As I've pointed out, the individual Oaths may have came from the spren. But the act of having to make the Oaths came from Ishar. That specific WOB doesn't discount Oath-making being separately added to surgebinding/spren-bonding.

Edited by ScavellTane
Posted
3 minutes ago, ScavellTane said:

As I've pointed out, the ideals of the Oaths may have came from the spren. But the act of having to make the Oaths came from Ishar. That specific WOB doesn't discount Oath-making being separately added to surgebinding/spren-bonding.

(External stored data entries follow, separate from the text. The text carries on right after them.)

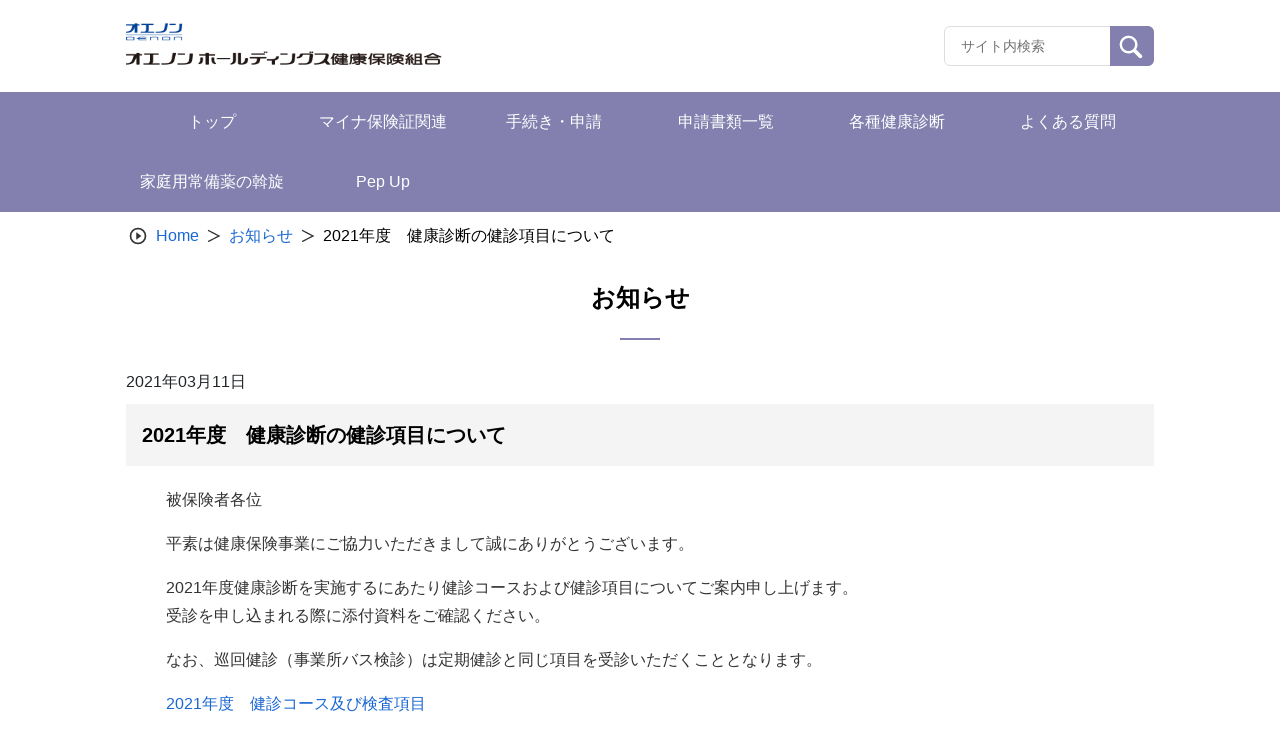

--- FILE ---
content_type: image/svg+xml
request_url: https://oenonkenpo.or.jp/wp-content/themes/theme_s/assets/images/icon/arrow-right.svg
body_size: 129
content:
<svg width="14" height="14" viewBox="0 0 14 14" fill="none" xmlns="http://www.w3.org/2000/svg">
  <path d="M13.352 6.936L1.432 0.759999L0.824 1.928L10.552 6.936V7L0.824 12.008L1.432 13.176L13.352 7V6.936Z" fill="#333333"/>
</svg>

Yes, it doesn't discount that. But in @Subvisual Hazetimeline he said that Nohadons philosophical beliefs were incorporated into the oaths and that is in my opinion and also by your explanation above discounted by the WOB. Sorry if I didn't elaborate enough on which part of Subvisual Hazes post I thought was discounted. In retrospect it wasn't as clear-cut as I thought.

Posted (edited)

Sure, but that specific threat by Ishar would have been made before the Orders were founded. Ishar demanded Oaths, it doesn't mean that it was codified there and then. Ishar would have only been able to officially approve of the Orders on the next Desolation once everything have been formalized.

Edited by ScavellTane
Posted

do you think Ishar would just have accepted the ideals the spren came up with while he was in Damnation without wanting to have a say in them in the least? and if he tried to change them in Retrospect after orders were already founded and probably in place for a long time do you think that they would have let that happen so easily?

Posted (edited)

Why not? Honor was around to steer everything. Ishar wouldn't have needed to micro-manage everything.

Honor may not directly affect the happenings in the Physical Realm, but surely he could manage the spren.